Films on the Horizon
Questlove, Boots Riley, and Farihah Zaman
During last week’s Film Comment Talk (now streaming on the podcast), Boots Riley shared that he is developing at least two original projects, including one feature deal and one TV series for Michael Ellenberg’s Media Res. Although details are still under wraps, Riley quipped that, during the 20 years that he was developing Sorry to Bother You, he’s come up with “a good 20 ideas. 13 of them are good, and a bunch of those are great” . . . With her forthcoming romantic drama Where Hands Touch slated to premiere at Toronto, Amma Asante (Belle) is gearing up to direct an adaptation of David E. Hoffman’s The Billion Dollar Spy, an account of a Soviet radar expert spying for the CIA during the Cold War . . . Since the 2014 release of Under the Skin, Jonathan Glazer has been “working entirely” on a film about “the bystanders, the onlookers, the complicit” during the Holocaust, he shared on the podcast A Dash of Drash. Production will begin on the untitled drama in 2019.

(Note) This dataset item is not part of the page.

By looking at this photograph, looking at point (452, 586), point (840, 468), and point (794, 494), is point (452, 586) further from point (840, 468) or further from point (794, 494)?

✸ The National Film Preservation Foundation recently announced their 35 grant recipients for 2018. Selections include Gordon Quinn’s 1968 vérité film Inquiring Nuns, in which nuns conduct Rouch and Morin–style street-corner interviews in Chicago; Warrington Hudlin’s 1977 documentary Street Corner Stories, a chronicle of the daily storytelling exchanges among a group of African-Americans at a New Haven corner store; and experimental films from Stephanie Beroes and Chris Kraus.
✸ João Pedro Rodrigues sat down with Kinoscope’s Stefan Solomon to discuss two of his short films streaming on the platform: The King’s Body (2012) and Where Do You Stand Now, João Pedro Rodrigues? (2017). Read part one and part two.
✸ From Fritz Lang and Joseph Losey to Eduardo Williams and Michael Mann, Nick Pinkerton elucidates a history of surveillance in cinema for The Baffler.
✸ The Quinzaine at Cannes, newly headed by Locarno and Venice programmer Paolo Bertolin, announced its 2019 selection committee last week, reported Screen Daily.
✸ Kristin M. Jones writes on Barbara Loden’s Wanda for Frieze, on the occasion of the film’s long-overdue restoration and theatrical revival run. In Film Comment’s July/August 2017 issue, David Thomson wrote about the filmmaker and Nathalie Léger’s Suite for Barbara Loden. Elsewhere, The Frontier Experience, a short film directed by Loden and scripted by Joan Micklin Silver, is available to watch on Vimeo.
✸ Barry Jenkins’s first short, My Josephine (2003), is streaming on the director’s Vimeo channel. With cinematography by James Laxton, and made while both were film students at Florida State University, the short is “inspired by three things: the marquee of a Tallahassee laundromat shortly after 9/11 reading ‘American Flags Cleaned Free,’ an image in my head of two people sitting atop folding tables, and my housemate at the time being obsessed with Napoleon.”